- TASK DIRECTIONS -
From the Supabase text, list every funding amount the company raised, with the valuation given for each round.

┌─ SUPPLIED TEXT

Supabase has doubled its estimated valuation to 10 billion dollars in eight months - while most startups struggle to hold on to a single figure. The company raised 500 million dollars in a Series F round, making it a new "decacorn," the term for a startup worth over ten billion. Before that, in October it raised 100 million at a five-billion valuation, and just a few months earlier - 200 million at two billion. The curve climbs so fast you can barely keep up.

What does Supabase actually do? It offers an open-source database, built on the popular Postgres - infrastructure on which developers build their apps without maintaining the backend themselves. It's growing because "vibe-coding" tools, that is creating software via AI, have exploded. The number of databases launched through Supabase jumped over 600 percent in a year, and over 60 percent of them were spun up through some AI tool.

└─
┌─ PROVIDED MATERIAL

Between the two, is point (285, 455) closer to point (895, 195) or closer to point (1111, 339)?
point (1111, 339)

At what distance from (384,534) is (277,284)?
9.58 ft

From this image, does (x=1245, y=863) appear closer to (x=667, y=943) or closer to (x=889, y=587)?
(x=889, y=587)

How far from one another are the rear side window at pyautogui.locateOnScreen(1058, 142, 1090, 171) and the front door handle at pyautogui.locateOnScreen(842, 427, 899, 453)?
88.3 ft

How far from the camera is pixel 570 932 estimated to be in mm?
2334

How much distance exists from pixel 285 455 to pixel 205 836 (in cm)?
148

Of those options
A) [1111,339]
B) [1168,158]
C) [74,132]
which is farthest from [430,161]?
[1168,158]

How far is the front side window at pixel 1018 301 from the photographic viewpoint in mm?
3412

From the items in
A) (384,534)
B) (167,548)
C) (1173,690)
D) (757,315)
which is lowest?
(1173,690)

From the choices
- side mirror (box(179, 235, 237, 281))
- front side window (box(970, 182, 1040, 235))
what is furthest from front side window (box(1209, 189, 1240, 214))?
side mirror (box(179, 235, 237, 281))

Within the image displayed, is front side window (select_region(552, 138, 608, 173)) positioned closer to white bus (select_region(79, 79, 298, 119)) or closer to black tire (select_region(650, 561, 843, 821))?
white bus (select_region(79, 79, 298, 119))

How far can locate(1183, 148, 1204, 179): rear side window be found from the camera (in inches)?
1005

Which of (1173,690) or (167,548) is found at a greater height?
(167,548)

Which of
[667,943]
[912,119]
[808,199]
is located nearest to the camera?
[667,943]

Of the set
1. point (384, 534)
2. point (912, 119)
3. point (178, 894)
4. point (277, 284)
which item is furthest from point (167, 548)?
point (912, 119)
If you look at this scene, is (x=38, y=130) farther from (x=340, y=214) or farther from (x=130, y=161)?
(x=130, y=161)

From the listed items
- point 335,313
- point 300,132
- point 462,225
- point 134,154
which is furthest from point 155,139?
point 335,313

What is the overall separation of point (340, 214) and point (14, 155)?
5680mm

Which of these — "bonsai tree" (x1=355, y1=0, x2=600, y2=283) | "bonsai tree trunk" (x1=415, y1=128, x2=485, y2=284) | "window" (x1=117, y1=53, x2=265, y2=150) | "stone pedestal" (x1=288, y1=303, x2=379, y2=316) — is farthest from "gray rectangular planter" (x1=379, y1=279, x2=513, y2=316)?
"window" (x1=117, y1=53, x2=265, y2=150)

└─
┌─ PROVIDED MATERIAL

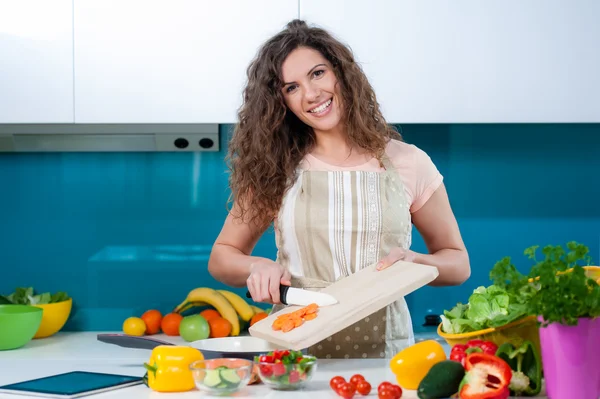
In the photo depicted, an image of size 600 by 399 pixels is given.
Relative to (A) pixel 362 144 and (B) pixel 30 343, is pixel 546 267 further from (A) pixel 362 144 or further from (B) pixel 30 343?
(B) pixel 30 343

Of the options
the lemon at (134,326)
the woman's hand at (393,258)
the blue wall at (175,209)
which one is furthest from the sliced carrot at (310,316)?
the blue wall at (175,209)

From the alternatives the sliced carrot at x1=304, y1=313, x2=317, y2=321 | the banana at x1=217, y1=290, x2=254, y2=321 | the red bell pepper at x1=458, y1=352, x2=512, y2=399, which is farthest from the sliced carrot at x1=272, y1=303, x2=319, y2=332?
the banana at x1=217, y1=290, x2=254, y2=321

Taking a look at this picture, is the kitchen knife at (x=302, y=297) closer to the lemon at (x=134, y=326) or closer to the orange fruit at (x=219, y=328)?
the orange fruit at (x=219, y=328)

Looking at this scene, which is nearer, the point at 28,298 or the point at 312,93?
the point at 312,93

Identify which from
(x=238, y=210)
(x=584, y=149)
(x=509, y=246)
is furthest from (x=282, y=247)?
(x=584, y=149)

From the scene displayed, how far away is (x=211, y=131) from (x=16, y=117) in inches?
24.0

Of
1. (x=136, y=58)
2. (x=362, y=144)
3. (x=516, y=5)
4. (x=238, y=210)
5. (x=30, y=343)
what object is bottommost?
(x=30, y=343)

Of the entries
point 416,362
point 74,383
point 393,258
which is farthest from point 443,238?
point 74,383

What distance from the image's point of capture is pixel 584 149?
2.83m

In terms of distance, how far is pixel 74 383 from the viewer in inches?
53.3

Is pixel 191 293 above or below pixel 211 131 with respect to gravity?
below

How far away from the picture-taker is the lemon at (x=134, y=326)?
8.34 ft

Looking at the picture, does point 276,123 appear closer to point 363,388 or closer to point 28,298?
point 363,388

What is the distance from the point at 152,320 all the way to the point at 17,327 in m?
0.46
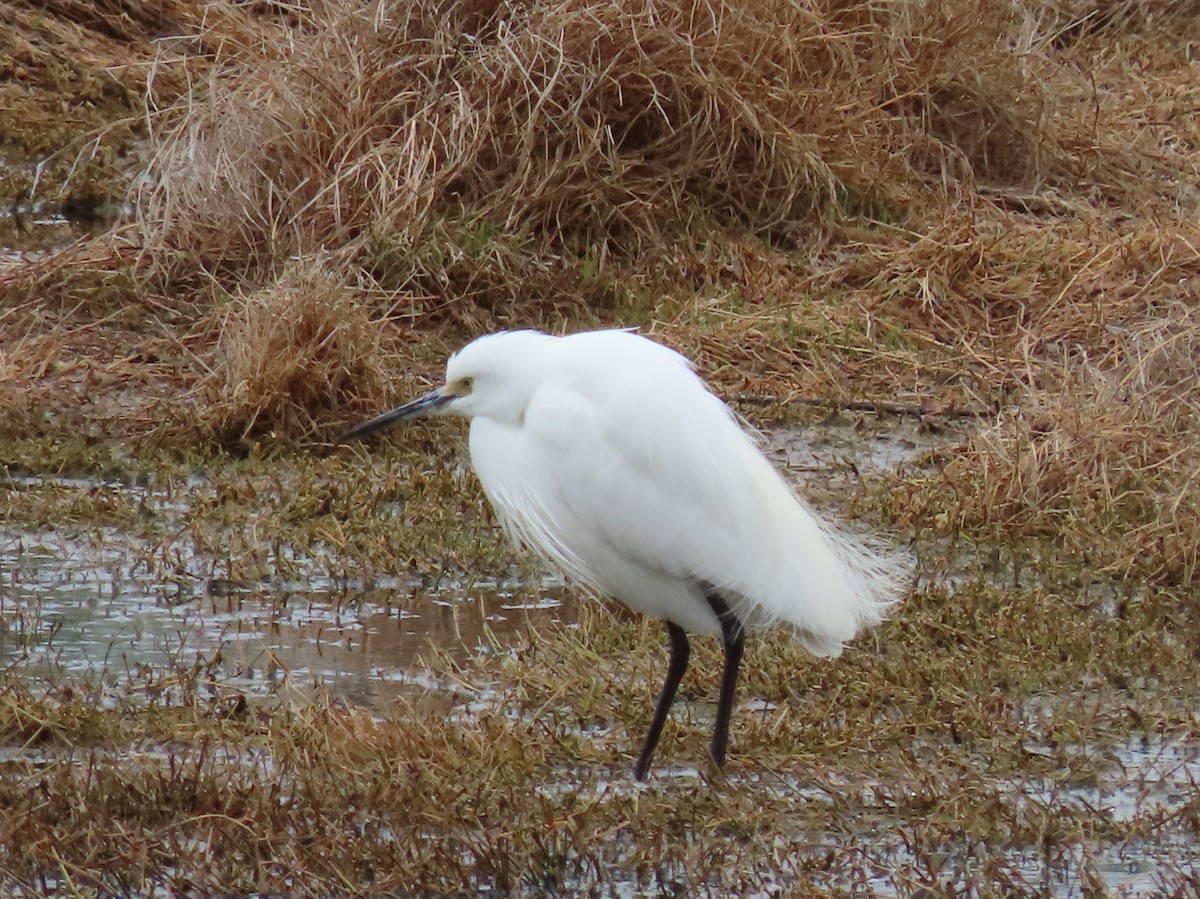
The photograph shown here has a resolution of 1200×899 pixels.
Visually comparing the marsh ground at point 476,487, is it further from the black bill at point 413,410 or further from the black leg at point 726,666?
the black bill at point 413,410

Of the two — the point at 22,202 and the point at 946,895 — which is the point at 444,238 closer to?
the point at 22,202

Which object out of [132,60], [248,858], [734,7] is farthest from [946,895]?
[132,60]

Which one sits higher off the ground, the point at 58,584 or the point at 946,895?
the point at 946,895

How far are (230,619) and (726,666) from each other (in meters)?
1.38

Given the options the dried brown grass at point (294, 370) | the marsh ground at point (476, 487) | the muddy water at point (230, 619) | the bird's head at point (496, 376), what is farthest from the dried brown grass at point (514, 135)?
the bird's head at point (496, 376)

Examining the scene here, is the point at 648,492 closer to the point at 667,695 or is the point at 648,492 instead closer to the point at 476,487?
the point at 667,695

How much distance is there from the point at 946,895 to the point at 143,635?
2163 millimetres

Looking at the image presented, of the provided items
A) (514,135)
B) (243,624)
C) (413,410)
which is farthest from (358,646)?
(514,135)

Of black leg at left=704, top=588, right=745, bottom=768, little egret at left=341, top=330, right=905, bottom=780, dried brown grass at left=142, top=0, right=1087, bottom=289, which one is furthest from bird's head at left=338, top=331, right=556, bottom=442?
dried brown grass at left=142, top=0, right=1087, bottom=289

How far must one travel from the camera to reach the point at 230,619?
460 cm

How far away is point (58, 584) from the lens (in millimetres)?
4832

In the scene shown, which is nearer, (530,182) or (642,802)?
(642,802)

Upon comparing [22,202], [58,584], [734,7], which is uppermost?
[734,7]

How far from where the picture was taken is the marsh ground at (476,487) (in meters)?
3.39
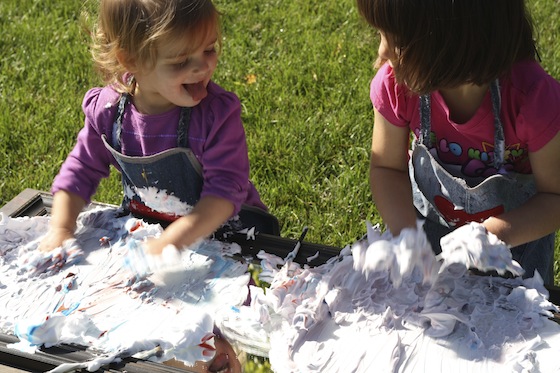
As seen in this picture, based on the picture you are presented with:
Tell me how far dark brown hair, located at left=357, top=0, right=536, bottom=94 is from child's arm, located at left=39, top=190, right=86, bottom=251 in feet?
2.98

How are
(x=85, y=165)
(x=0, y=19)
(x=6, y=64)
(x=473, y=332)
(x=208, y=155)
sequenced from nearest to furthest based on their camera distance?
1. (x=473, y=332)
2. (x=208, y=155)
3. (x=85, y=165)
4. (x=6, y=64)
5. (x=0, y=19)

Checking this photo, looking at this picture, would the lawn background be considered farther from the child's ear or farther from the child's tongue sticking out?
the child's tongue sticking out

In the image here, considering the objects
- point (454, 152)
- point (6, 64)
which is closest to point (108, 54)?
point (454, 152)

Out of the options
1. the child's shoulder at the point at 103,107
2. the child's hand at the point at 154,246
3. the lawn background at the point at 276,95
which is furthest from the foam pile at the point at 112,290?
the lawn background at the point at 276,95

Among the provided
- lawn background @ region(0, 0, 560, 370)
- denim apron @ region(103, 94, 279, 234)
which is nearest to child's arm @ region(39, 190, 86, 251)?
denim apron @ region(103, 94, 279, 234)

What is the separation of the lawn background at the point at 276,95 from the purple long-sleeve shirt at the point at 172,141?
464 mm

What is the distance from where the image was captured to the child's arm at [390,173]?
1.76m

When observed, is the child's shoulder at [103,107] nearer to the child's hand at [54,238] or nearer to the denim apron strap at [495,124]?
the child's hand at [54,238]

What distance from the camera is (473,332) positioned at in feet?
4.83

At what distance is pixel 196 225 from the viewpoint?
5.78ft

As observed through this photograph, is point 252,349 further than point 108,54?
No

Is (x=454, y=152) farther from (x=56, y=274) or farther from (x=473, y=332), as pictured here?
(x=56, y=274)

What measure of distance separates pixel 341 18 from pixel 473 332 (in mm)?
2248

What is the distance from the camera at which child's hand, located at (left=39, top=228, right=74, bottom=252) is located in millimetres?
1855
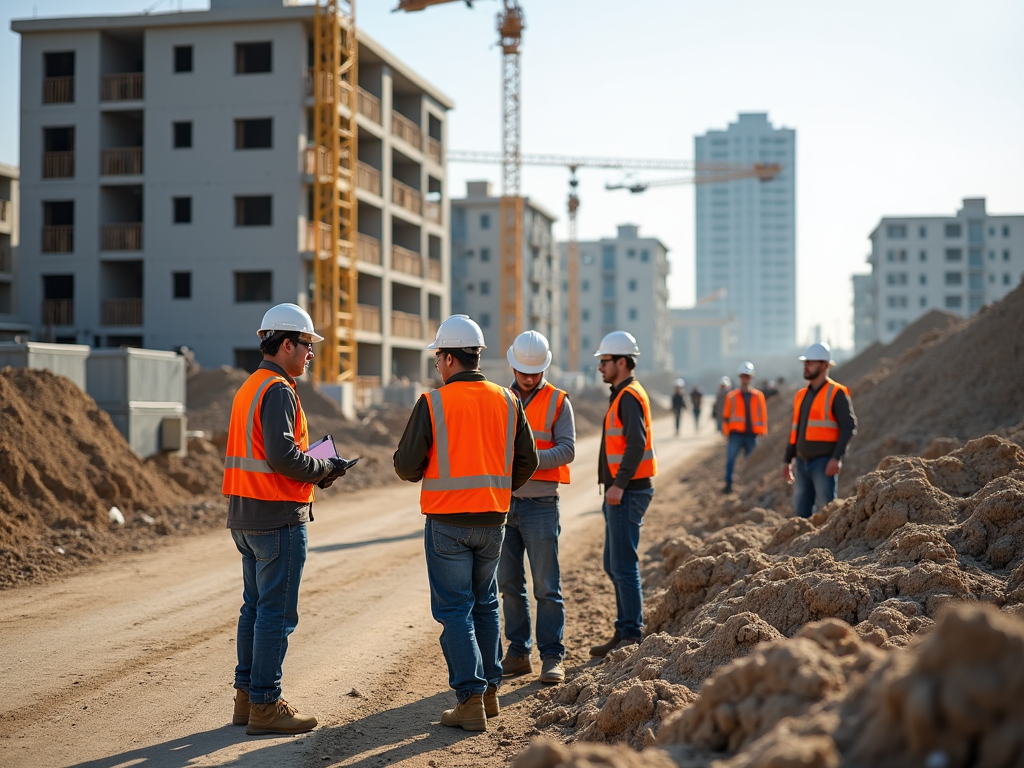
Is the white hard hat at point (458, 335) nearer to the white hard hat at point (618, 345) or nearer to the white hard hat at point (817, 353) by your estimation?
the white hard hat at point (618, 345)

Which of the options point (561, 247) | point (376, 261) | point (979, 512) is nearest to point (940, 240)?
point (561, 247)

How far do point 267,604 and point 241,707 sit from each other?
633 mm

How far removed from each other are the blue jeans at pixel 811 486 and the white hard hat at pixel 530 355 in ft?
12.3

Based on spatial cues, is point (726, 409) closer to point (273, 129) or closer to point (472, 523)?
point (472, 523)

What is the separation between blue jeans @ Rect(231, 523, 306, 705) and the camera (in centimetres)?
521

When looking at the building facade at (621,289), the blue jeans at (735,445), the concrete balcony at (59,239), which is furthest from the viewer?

└─
┌─ PROVIDED MATERIAL

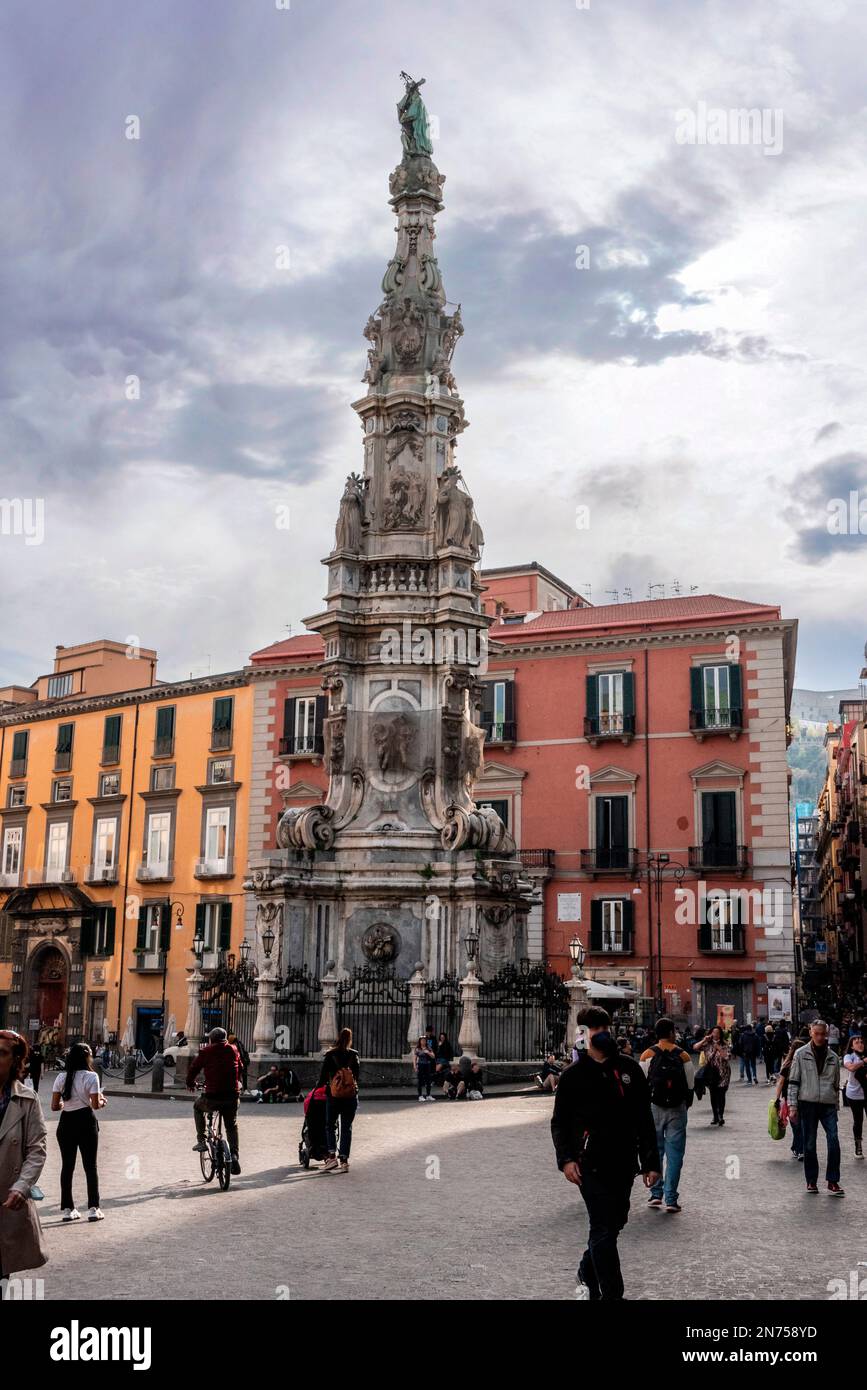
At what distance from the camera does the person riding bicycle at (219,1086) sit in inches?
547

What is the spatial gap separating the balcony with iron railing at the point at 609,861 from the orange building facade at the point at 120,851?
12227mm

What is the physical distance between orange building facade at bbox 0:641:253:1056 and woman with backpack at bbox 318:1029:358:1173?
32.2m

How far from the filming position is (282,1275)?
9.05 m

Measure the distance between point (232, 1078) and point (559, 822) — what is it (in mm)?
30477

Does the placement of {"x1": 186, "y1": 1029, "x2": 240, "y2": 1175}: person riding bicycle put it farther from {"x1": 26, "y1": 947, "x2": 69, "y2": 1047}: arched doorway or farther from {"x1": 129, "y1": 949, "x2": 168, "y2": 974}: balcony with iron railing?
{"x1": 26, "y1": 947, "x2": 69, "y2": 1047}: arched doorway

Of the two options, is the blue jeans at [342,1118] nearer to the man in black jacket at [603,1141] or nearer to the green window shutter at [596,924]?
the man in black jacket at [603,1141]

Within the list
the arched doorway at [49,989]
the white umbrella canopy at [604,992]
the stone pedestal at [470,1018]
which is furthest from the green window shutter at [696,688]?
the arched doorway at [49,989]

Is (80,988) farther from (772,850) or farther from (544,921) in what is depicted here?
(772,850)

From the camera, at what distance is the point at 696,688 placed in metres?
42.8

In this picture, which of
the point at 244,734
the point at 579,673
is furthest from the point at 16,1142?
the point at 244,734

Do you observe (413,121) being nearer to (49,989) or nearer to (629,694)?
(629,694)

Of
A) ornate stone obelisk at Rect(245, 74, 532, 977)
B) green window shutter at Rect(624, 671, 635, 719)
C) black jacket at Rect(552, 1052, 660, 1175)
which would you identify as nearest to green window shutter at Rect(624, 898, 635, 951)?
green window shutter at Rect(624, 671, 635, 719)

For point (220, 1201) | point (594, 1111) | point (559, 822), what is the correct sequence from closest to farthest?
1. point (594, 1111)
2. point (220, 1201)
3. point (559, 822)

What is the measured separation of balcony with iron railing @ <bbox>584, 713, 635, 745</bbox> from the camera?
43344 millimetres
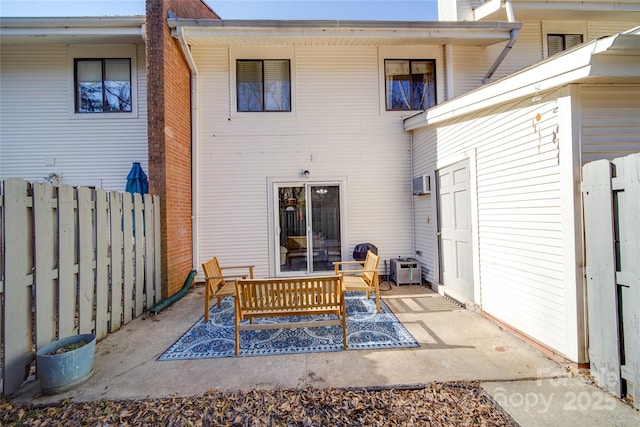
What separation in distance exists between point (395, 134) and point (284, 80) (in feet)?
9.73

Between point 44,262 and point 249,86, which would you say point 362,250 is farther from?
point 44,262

└─

- ANSWER FOR THE TASK -
- 500 million dollars (Series F round), at a valuation of 10 billion dollars
- 100 million dollars (in October), at a valuation of five billion dollars
- 200 million dollars (a few months before that), at a valuation of two billion dollars